Two trauma intubations within 45 minutes of each other.  Two more car crash victims to add to the already full Emergency Department.  Yup, got it.

"I'm gonna live and live NOW!
Get what I want, I know how!
One roll for the whole shebang!
One throw that bell will go clang,
Eye on the target and wham,
One shot, one gun shot and bam!
Listen here, World, here I am... !"


Claudia said...

Sounds like a weekend with all the specialties at home. The glide scope is a great tool, where I worked we just got a pediatric one for OB and the first week they had to use it for a baby born with a Arnold-Chiari Syndrome.

The intubation was difficult but the anesthesiologist was able to do it.

betty said...

and I bet years ago when you started your training and schooling, you could never imagine being proficient enough to do such a thing twice within such a short period of time! yet it seems like you did it methodically, without pause, without anxiety, without worry, etc. You did it great twice!! Pat yourself on the back twice and say to yourself "I really do know what I'm doing" :)

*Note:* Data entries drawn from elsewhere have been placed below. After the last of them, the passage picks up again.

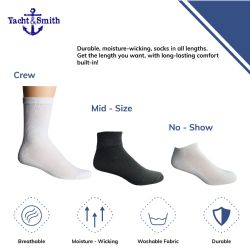 Yacht & Smith Men's USA White Crew Socks Cotton Terry Cushioned , Size 10-13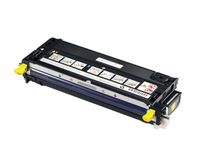 DELL 3110CN 8K YELLOW TONER (593-10173)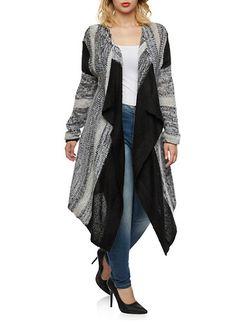 36316e8539c Plus Size Open Front Cardigan with Sharkbite Hem
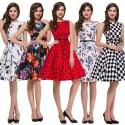 Cheap Women Winter Sleeveless Casual Polka Dots Floral Print Dresses Vintage Party Dress 50s Swing Rockabilly Beach Ball Gown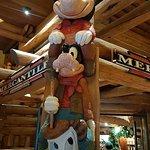 Mickey totem pole
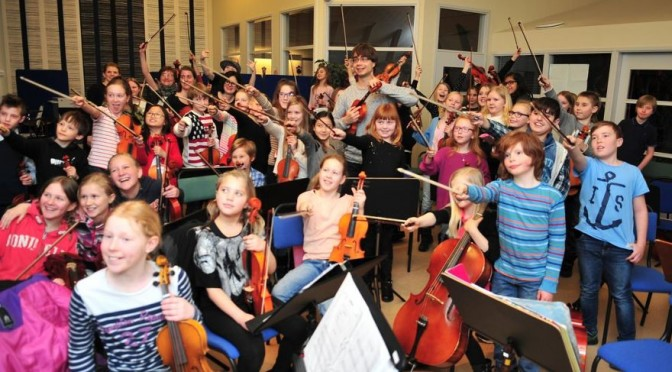 Orchestra seminar and concert in Eksjø, Sweden, 4. to 6. of March 2016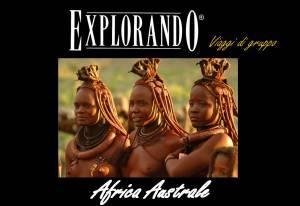 COPERTINA AFRICA AUSTRALE 2013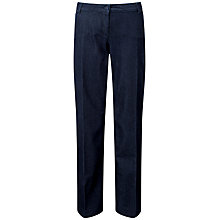 Buy Pure Collection Deborah Wid Leg Jeans, Dark Rinse Online at johnlewis.com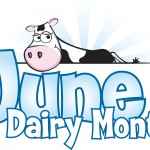 june dairy promotion month, june dairy month, dairy month, dairy farmer, all about united states dairy cattle, dairy cattle, dairy industry, arkansas dairy industry, taste arkansas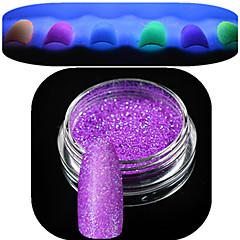 voordelige -1 fles nail art mooie noctilucent poeder kleurrijke glitter glanzende nagel schoonheid decoratie yg01-06 willekeurige levering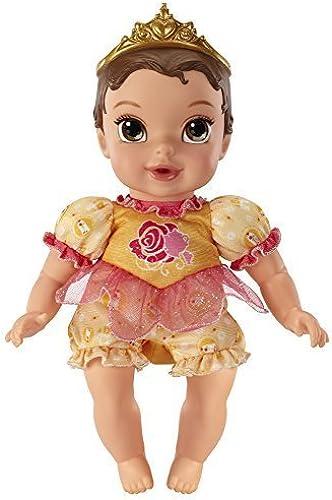 Disney Princess Belle My First Baby Doll by Disney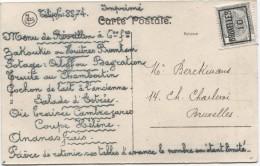 TP 1c Roulette Bruxelles 1910  S/CP Du Restaurant Ravenstein Avec Annonce Manuelle Du Menu De Réveillon V.E/V PR2881 - Precancels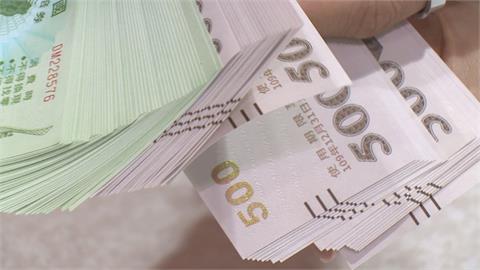 五倍券雙北拚加碼! 北市綁悠遊付5千元大禮包、新北5千換1萬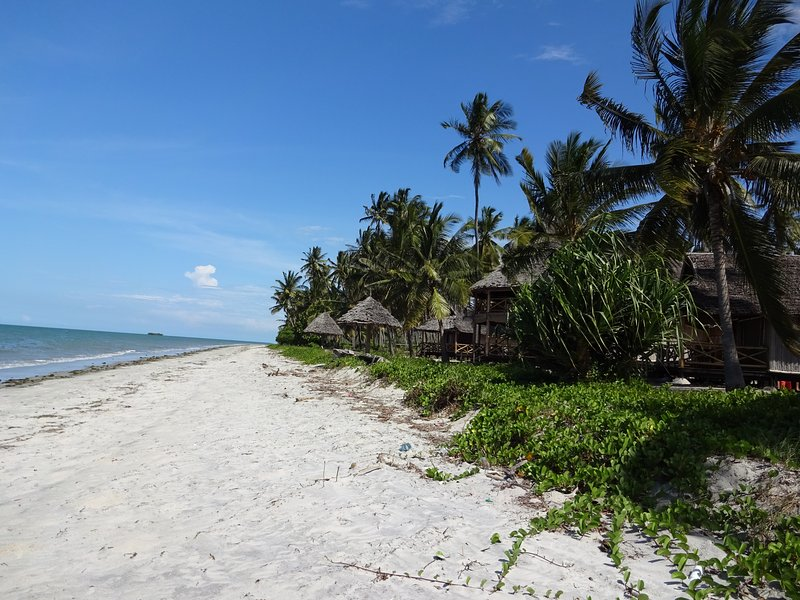 The resort is a luxury hotel on a quite pristine white sand beach near Sange vil, vacation rental in Pangani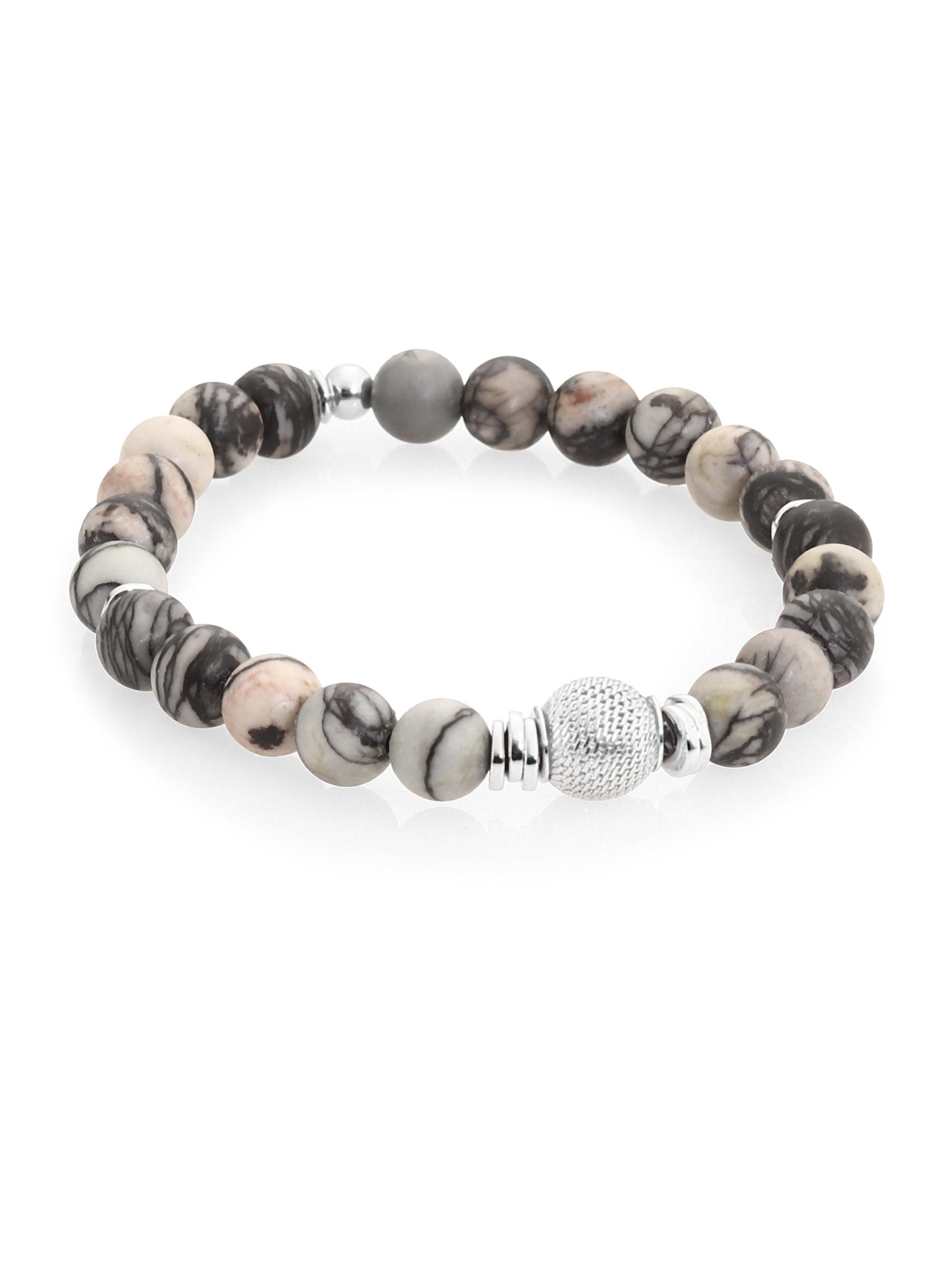 stretch crucible bead stone finish steel mens dragon men polished with bracelet antiqued products stainless clasp s beaded collections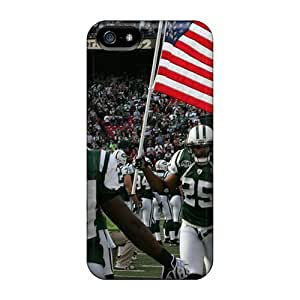 Elaney JHg2177EMJM Case For Iphone 5/5s With Nice New York Jets Appearance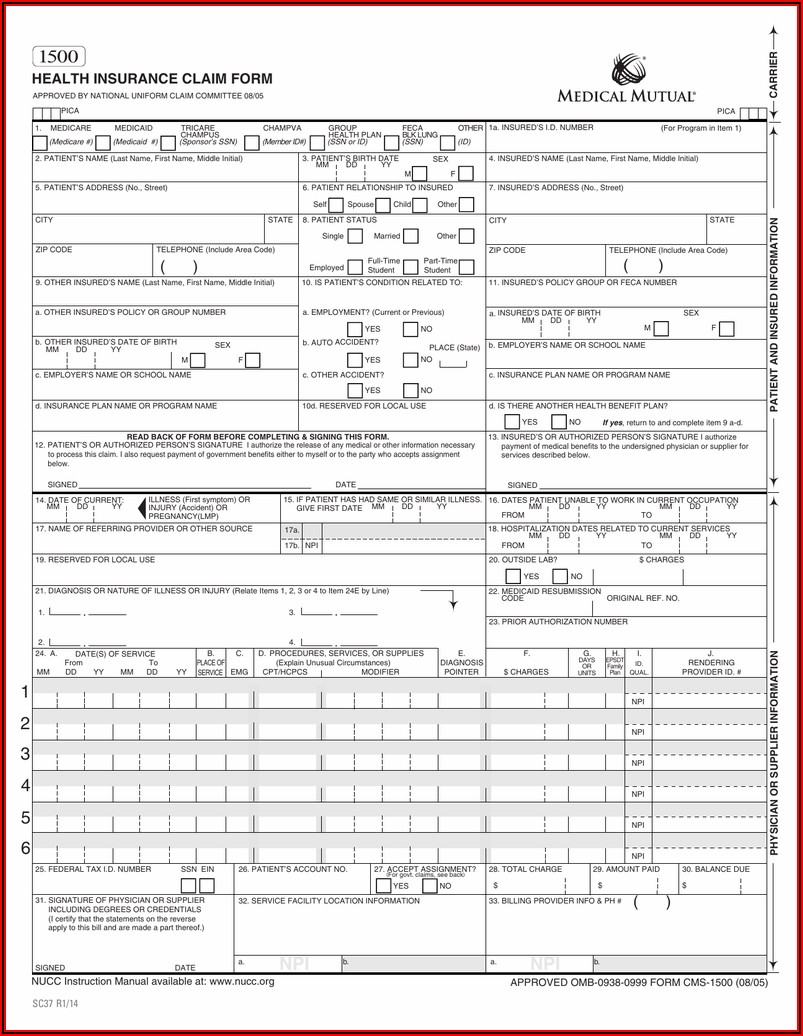 1500 Health Insurance Claim Form Reference Instruction Manual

wonder what your next Monday of work will have in store for you!


Jeanie said...

I held my breath whilst reading this. I could envisage it completely and it helped knowing the outcome in advance. Phew! You are simply the best! Thank you for choosing your profession and allowing yourself to be there at these life changing moments for these unfortunate souls. There but for the grace of God...
It is comforting to know that there are others like you doing exactly the same around the world for their fellow man.
I love that video of Barbara too.

WELL DONE VERONICA! What a gift you have to share. Cheers!